Integrative analysis of central carbon metabolism in the presence of doxorubicin. Red and green arrows indicate increased and decreased fluxes, respectively. Red and green rectangles indicate up- and down-regulated genes, respectively.

Transcriptional level of the genes and fluxes throughout the glycolytic pathway were observed to be down-regulated (Fig. 4). An up-regulation of glycolysis and glucose uptake are the prominent features of cancer cells. Therefore, this pathway has been considered as a target for the development of new therapeutics[37].

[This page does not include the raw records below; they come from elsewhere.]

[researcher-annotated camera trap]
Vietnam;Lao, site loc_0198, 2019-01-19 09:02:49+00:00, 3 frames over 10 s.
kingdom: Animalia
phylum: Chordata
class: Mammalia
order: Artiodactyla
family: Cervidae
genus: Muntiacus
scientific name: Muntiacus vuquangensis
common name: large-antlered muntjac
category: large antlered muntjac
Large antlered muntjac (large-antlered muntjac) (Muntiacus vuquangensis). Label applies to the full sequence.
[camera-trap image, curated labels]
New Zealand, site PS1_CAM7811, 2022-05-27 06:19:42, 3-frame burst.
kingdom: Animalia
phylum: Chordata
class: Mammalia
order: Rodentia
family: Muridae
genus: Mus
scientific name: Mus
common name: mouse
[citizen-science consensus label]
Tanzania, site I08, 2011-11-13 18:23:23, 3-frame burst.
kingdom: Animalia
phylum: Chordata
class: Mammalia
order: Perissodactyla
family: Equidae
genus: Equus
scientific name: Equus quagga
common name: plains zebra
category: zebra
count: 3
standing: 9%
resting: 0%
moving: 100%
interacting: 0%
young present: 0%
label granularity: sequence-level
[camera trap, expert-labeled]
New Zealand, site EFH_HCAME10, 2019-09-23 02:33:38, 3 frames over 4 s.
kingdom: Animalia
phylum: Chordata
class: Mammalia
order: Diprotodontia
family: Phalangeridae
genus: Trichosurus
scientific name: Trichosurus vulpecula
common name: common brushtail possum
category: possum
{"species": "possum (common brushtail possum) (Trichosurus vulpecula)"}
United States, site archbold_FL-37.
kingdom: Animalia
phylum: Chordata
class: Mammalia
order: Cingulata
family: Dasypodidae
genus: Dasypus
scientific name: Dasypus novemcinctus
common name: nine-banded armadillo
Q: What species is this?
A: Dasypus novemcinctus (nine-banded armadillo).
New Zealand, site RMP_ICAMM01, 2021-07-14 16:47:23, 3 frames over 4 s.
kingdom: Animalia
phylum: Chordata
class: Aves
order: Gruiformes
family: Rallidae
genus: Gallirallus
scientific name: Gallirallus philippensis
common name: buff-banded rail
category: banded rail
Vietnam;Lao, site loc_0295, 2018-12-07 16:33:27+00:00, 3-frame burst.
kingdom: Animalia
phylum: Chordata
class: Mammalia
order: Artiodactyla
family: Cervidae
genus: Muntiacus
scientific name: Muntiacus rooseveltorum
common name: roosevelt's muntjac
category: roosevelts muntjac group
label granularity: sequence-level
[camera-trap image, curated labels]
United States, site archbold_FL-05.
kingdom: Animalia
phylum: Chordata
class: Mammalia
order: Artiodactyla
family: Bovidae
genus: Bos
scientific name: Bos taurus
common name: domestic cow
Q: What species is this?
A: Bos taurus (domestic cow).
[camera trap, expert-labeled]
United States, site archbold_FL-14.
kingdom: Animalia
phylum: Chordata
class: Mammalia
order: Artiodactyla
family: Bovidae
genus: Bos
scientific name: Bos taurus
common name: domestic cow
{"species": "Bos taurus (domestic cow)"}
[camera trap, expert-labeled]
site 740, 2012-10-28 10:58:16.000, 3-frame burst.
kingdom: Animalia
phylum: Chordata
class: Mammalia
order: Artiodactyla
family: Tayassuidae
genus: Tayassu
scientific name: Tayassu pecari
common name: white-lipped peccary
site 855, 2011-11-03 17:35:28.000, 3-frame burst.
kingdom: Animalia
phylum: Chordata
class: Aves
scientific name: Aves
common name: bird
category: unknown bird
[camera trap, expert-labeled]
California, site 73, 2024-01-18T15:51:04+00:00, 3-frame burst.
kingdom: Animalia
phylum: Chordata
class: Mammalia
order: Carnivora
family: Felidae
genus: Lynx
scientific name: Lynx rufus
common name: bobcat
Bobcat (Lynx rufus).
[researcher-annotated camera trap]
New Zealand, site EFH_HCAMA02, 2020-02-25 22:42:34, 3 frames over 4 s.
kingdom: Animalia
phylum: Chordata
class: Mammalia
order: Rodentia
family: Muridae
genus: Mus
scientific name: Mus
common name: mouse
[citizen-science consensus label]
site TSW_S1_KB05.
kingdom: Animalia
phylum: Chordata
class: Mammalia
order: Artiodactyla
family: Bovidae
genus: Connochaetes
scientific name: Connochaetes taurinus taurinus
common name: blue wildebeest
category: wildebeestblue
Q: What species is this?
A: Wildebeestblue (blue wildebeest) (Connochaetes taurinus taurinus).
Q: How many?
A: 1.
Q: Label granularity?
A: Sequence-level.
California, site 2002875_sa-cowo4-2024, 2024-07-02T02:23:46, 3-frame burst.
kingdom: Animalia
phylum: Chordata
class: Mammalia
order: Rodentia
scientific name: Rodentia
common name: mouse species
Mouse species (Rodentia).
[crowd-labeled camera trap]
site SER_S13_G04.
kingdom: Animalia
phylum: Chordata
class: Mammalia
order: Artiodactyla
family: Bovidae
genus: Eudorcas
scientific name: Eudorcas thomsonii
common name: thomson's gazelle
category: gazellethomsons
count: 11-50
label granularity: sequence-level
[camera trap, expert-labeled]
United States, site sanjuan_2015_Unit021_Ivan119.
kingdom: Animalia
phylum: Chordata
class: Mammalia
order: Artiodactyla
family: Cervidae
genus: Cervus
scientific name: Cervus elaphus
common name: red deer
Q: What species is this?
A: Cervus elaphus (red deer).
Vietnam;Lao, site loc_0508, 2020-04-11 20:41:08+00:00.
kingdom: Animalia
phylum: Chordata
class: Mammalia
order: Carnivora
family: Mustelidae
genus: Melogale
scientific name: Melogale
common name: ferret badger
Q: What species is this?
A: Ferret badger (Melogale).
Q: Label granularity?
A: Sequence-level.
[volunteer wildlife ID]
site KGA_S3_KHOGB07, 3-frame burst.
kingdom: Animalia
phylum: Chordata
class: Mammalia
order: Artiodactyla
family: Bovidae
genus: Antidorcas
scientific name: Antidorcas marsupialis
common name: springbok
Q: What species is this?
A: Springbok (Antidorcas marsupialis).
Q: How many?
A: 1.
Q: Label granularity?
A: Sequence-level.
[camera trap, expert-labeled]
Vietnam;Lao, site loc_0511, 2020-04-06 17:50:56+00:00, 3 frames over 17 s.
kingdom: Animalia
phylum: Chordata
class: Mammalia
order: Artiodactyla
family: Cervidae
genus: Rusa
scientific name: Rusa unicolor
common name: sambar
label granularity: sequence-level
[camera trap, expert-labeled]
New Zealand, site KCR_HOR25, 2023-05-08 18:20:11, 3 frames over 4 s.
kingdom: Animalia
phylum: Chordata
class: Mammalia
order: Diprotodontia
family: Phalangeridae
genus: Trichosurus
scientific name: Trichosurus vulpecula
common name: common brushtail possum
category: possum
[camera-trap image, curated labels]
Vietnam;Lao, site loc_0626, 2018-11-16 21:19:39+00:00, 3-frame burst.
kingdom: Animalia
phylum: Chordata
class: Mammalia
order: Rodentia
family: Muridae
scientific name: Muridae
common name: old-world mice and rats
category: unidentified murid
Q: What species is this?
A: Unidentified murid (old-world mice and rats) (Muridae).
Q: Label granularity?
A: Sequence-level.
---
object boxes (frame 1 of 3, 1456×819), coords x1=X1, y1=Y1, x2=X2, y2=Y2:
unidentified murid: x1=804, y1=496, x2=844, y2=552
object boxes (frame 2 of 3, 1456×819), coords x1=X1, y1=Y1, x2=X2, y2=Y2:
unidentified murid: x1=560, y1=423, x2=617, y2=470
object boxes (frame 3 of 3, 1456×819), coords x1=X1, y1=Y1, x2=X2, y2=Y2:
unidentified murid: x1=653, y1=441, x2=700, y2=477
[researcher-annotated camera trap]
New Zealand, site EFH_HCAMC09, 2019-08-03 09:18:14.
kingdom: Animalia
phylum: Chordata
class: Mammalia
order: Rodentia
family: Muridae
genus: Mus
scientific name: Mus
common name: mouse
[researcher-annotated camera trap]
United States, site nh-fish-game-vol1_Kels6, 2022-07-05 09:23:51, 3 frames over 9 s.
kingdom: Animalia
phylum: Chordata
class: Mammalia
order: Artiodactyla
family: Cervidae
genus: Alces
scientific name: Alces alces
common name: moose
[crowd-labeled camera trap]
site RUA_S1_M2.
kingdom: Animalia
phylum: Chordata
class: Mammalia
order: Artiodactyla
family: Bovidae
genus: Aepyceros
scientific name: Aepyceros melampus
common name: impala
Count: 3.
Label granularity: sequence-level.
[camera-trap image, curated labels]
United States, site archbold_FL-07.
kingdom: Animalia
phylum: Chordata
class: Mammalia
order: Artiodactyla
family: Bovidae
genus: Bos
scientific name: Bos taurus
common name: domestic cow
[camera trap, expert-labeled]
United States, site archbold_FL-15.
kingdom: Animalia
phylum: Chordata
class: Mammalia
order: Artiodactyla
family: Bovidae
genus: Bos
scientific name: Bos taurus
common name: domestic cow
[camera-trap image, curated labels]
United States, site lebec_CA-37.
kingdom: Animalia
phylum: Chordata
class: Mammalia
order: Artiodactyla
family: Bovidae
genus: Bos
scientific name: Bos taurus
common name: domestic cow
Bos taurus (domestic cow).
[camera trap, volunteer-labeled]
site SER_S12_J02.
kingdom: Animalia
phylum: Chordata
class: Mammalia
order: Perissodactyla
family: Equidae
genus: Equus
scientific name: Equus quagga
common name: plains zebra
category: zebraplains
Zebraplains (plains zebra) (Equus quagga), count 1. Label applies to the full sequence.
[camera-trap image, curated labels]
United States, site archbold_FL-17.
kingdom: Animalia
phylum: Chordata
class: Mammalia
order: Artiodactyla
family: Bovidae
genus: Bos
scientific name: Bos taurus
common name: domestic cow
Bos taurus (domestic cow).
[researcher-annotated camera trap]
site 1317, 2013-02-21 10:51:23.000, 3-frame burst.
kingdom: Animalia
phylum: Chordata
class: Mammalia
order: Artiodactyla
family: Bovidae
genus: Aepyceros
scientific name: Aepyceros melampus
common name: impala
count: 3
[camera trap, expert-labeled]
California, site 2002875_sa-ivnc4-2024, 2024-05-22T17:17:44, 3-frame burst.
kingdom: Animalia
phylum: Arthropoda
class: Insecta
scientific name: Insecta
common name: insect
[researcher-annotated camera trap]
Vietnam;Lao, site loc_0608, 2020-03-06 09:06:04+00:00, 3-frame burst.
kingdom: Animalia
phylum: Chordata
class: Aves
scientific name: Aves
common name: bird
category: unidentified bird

Sulfate assimilation pathway and expression levels of several genes involved in glutamine biosynthesis were repressed in response to the long-term presence of doxorubicin. Sulfate assimilation pathway is also closely linked to the glutathione production[38]. A decrease in the activity of this pathway might possibly result in a reduction at the level of glutathione, which is an electron donor in ROS detoxification and oxidative stress protection in ER.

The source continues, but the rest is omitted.